Is this love actually “God”, or an emanation from God, or even evidence of a God? Is this “God” perhaps another name for consciousness itself? It seems that words fail us here. Mystics through the ages have claimed to be in communion with this force or state, but none of them claim that it is understandable by the mind. Consciousness witnesses the mind; not the other way around. But accounts of “cosmic consciousness” invariably include descriptions of what might be called pure love.

A little higher up the scale, we encounter “chemical love”, such as that combination of neurons and hormones that can cause us to exclaim, “I love hamburgers!” Contained in this octave is, I suppose, much of the significance of our daily lives – the attractions and aversions, highs and lows that physiologists and psychologists try to map to specific biochemical reactions and brain centers. There’s an appeal to this endeavor, a possibility that we might fully understand and even tame love; but, given that this octave is interfaced with all the others, biochemistry can, at best, tell only part of the story.

Higher still, love becomes more subtle, but no less powerful. A definition of this next octave might be: “the will to extend one’s self for the purpose of nurturing one’s own or another’s spiritual growth”. In human hearing, the frequencies centering around 2,000 hz are crucial, containing much of the information found in speech; perhaps this realm of love is analogous, leading some to consider it the only “true love”. Here we’re dealing with values and intentions, with understandings of self, and with relationships. Philosophers like to debate whether this octave even exists.

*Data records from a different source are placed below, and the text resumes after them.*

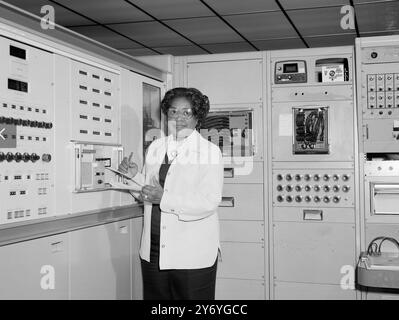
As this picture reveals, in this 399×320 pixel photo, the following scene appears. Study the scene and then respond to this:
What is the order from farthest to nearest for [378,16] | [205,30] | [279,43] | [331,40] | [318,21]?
1. [279,43]
2. [331,40]
3. [205,30]
4. [318,21]
5. [378,16]

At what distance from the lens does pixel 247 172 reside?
3324 mm

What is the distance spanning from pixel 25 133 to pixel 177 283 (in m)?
0.98

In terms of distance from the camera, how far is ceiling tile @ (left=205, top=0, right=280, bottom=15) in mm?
4961

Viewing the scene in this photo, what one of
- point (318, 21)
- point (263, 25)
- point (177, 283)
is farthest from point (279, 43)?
point (177, 283)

But then there are higher octaves – harmonics that stretch off to infinity, elusive, but, like ultraviolet light, perhaps more powerful than we appreciate. In these overtones of the great Om, we again find ourselves in the realm of pure mystery: of synchronicity and serendipity, savants and miracles – phenomena that so overwhelms our understanding that we’re tempted to ignore them entirely. But there they are.

One could spend a lifetime exploring even one of these octaves, but the totality of human existence asks us to consider them all. None are unworthy, but our orchestra would be impoverished if it consisted only of tubas or piccolos. It’s when we’re confronted with the full spectrum of love that we’re left speechless, beholding something well-described as The Great Wow – i.e., God.